Top of DATASET EXTRACT
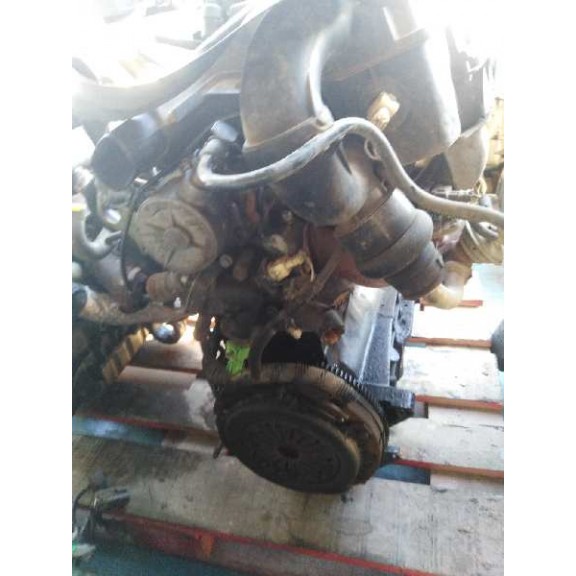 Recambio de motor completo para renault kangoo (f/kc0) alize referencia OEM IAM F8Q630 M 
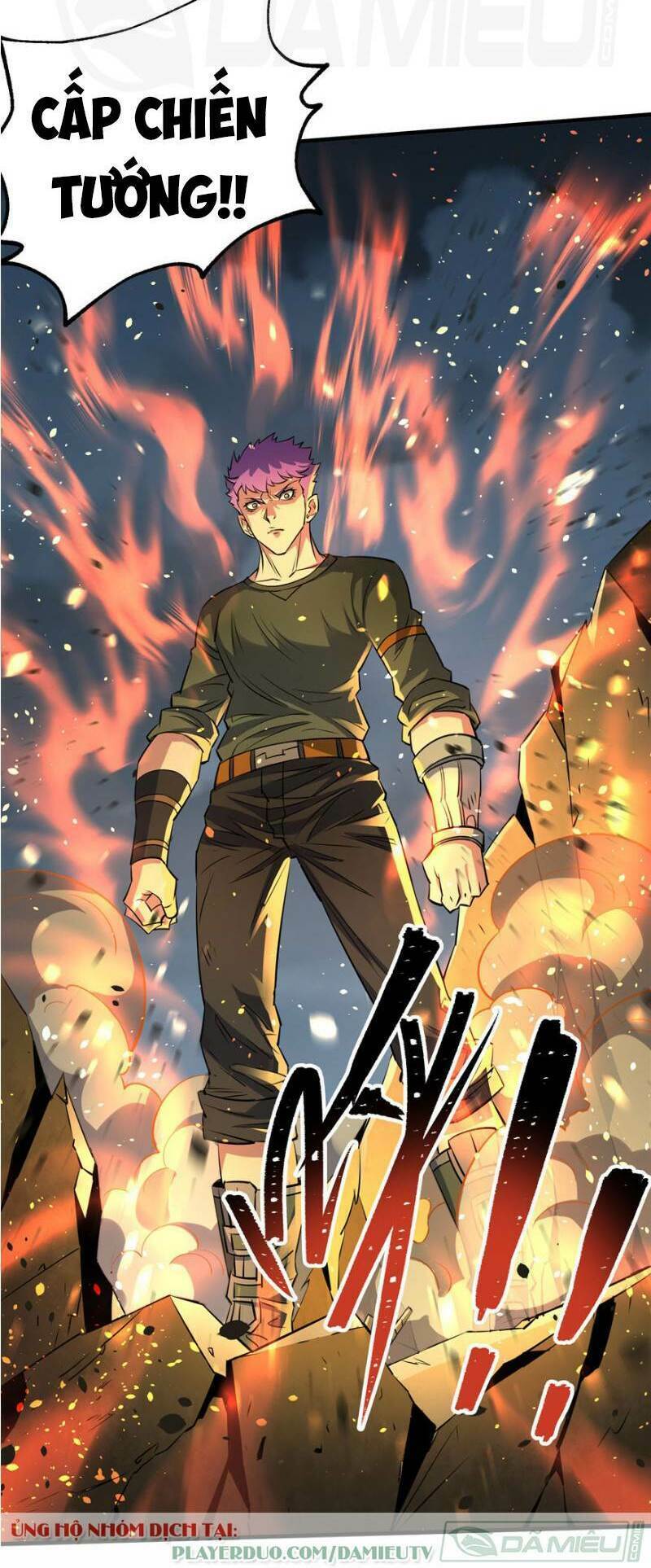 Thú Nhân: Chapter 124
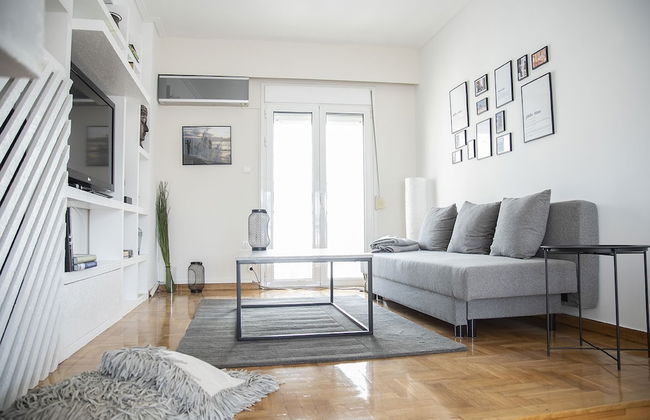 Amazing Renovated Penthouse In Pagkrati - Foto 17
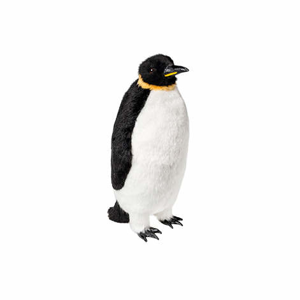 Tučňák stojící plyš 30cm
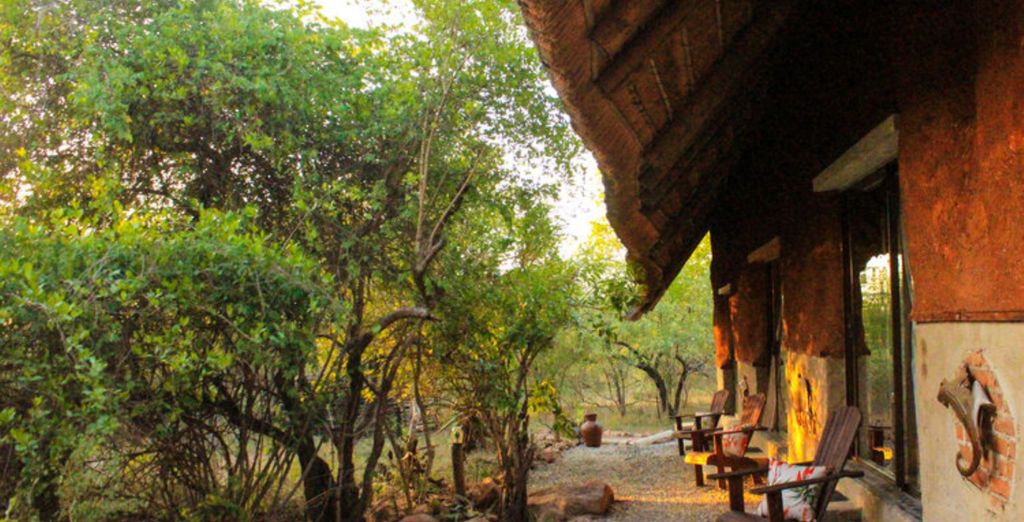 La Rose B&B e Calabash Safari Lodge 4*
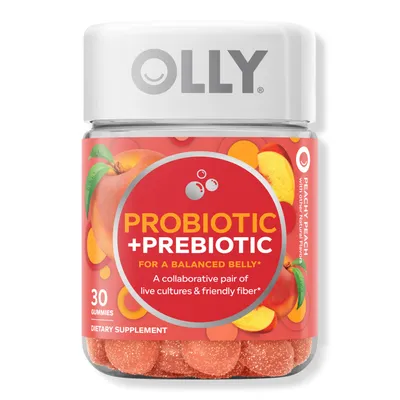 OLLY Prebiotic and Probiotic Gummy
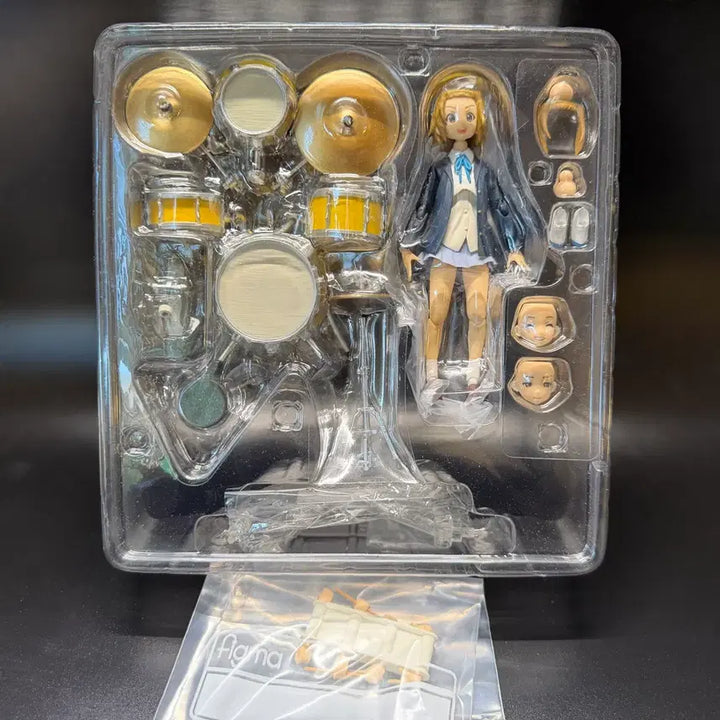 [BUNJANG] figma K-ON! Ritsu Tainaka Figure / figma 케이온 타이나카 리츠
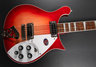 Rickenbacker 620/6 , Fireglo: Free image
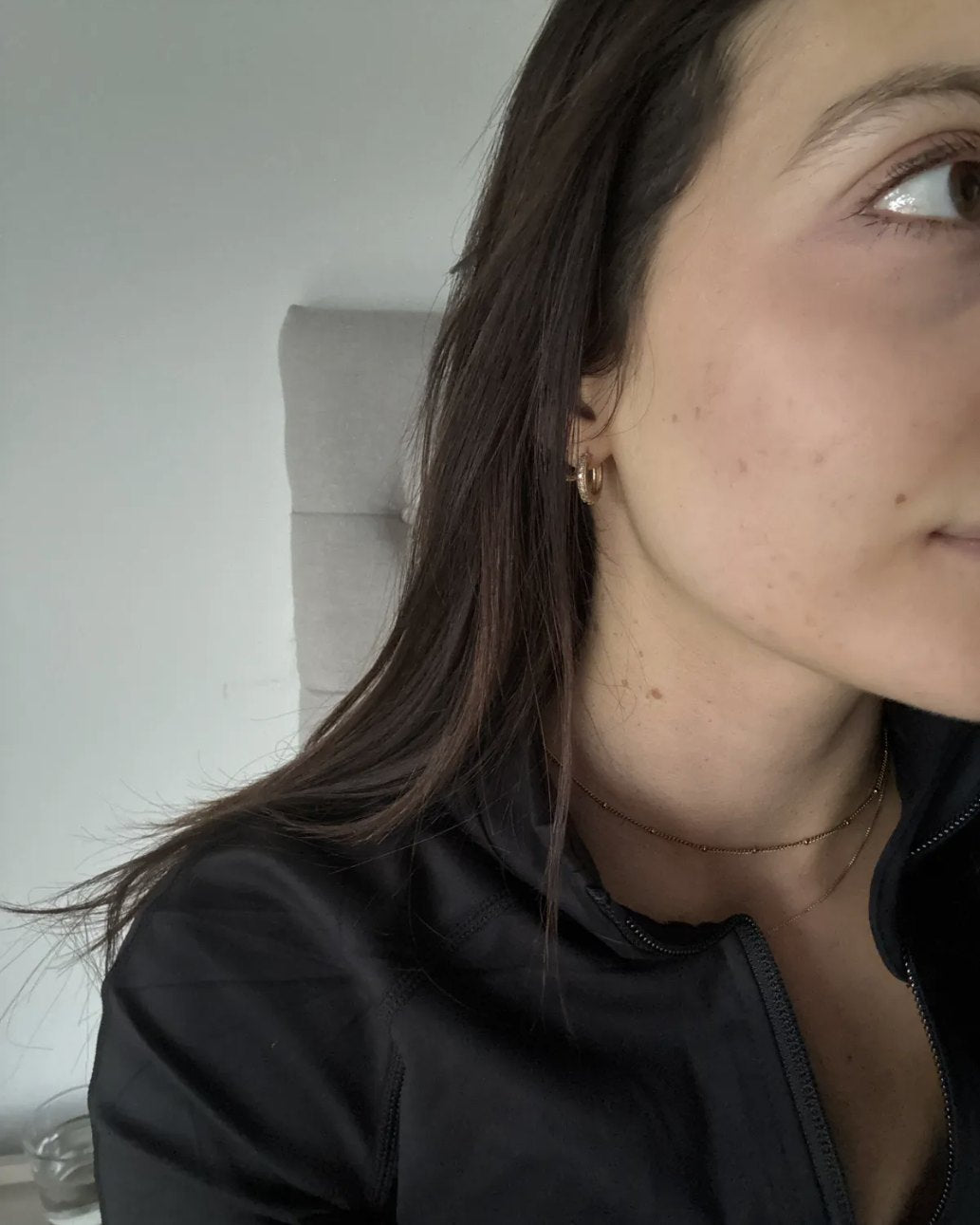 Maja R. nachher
Bottom of DATASET EXTRACT
PROBLEM TO WORK ON –
The lines from the one containing "Amazing Renovated Penthouse" through the end of the data above are to be copied exactly, both ends included, and pictures are to be omitted.

SOLUTION FOR THIS PROBLEM –
 Amazing Renovated Penthouse In Pagkrati - Foto 17
 Tučňák stojící plyš 30cm
 La Rose B&B e Calabash Safari Lodge 4*
 OLLY Prebiotic and Probiotic Gummy
 [BUNJANG] figma K-ON! Ritsu Tainaka Figure / figma 케이온 타이나카 리츠
 Rickenbacker 620/6 , Fireglo: Free image
 Maja R. nachher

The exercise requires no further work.